__Reading text__.
-- Opening Marker --

Trend traders (many of them - not all of them) don't even understand the language they are using. They are using language handed to them without understanding the mathematical, logical or physical constraints built into the language itself! That's what I find so funny. The only thing you can possible do is trade a Probability! Deluding one’s self into thinking that they are doing anything more or less than that, is what I find so amusing – LOL! Saying that one is trading something that in fact has not happened yet, is what I find amusing.

Projections and Predictions are all we have as traders and nothing more. Unless you can Regress time itself – which means engage in some sort of Time Travel to a point along the path of price itself, enter a trade from WITHIN the trend and then emerge at some point down-line in the “future” (which would not actually be the future anymore), then you are deluding yourself.

You did not know it before you made this post, but everything you are saying has to do with the Laws of Physics as we know them. In order for you to be able to trade that which does not exist, you would need to violate the Laws of Thermodynamics and specially the Laws of Entropy as it is prescribed for Energy and Mass. These are long standing rules of our physical universe that have NEVER been broken as far as we know.

-- Closing Marker --

__What you have to do__. Write out the passage about trend traders from "You did not" up to and including "as we know.".

__Stored data__.
-- Opening Marker --

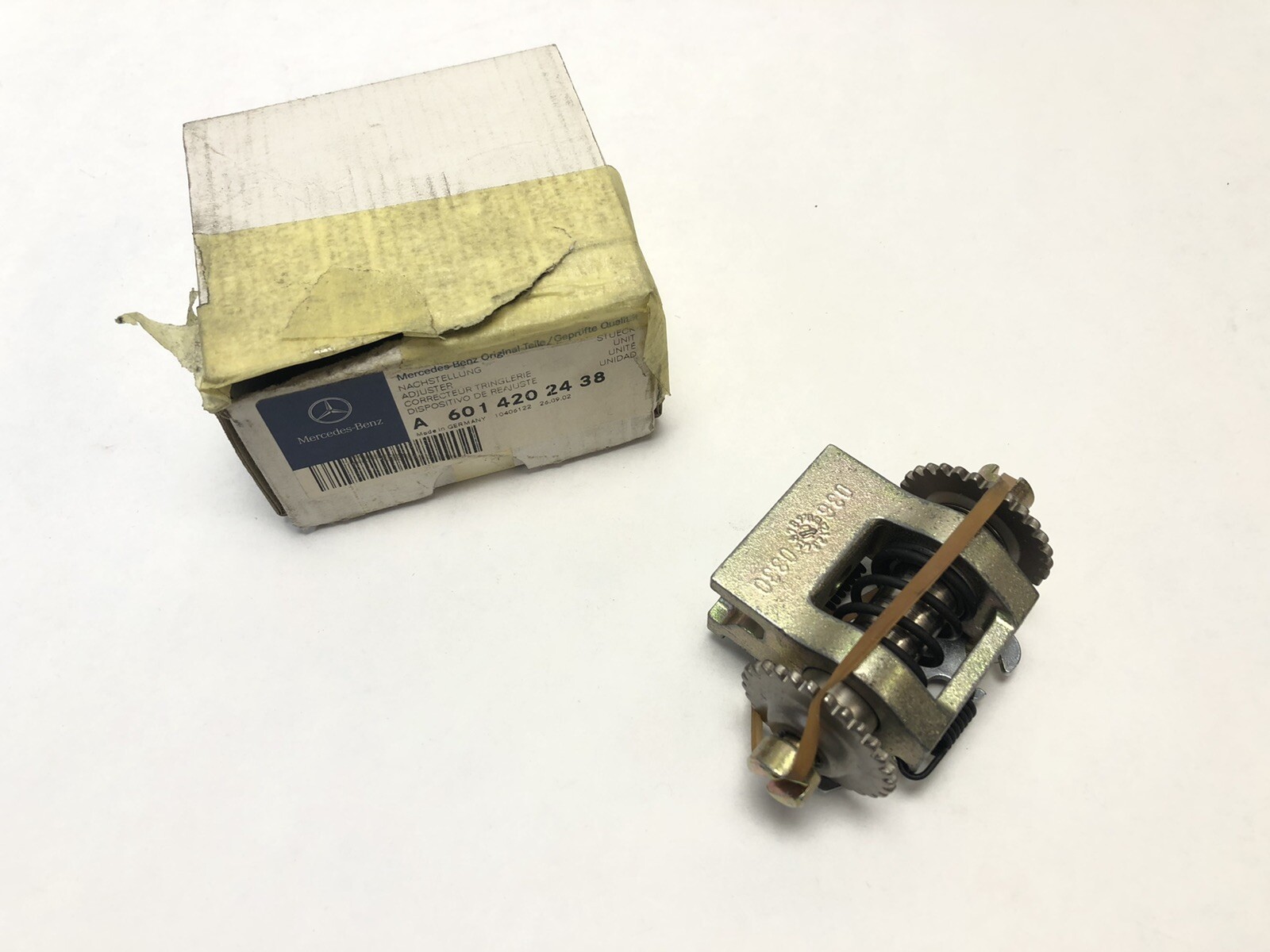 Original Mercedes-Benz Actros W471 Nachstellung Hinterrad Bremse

-- Closing Marker --

__Answer to this exercise__.
You did not know it before you made this post, but everything you are saying has to do with the Laws of Physics as we know them. In order for you to be able to trade that which does not exist, you would need to violate the Laws of Thermodynamics and specially the Laws of Entropy as it is prescribed for Energy and Mass. These are long standing rules of our physical universe that have NEVER been broken as far as we know.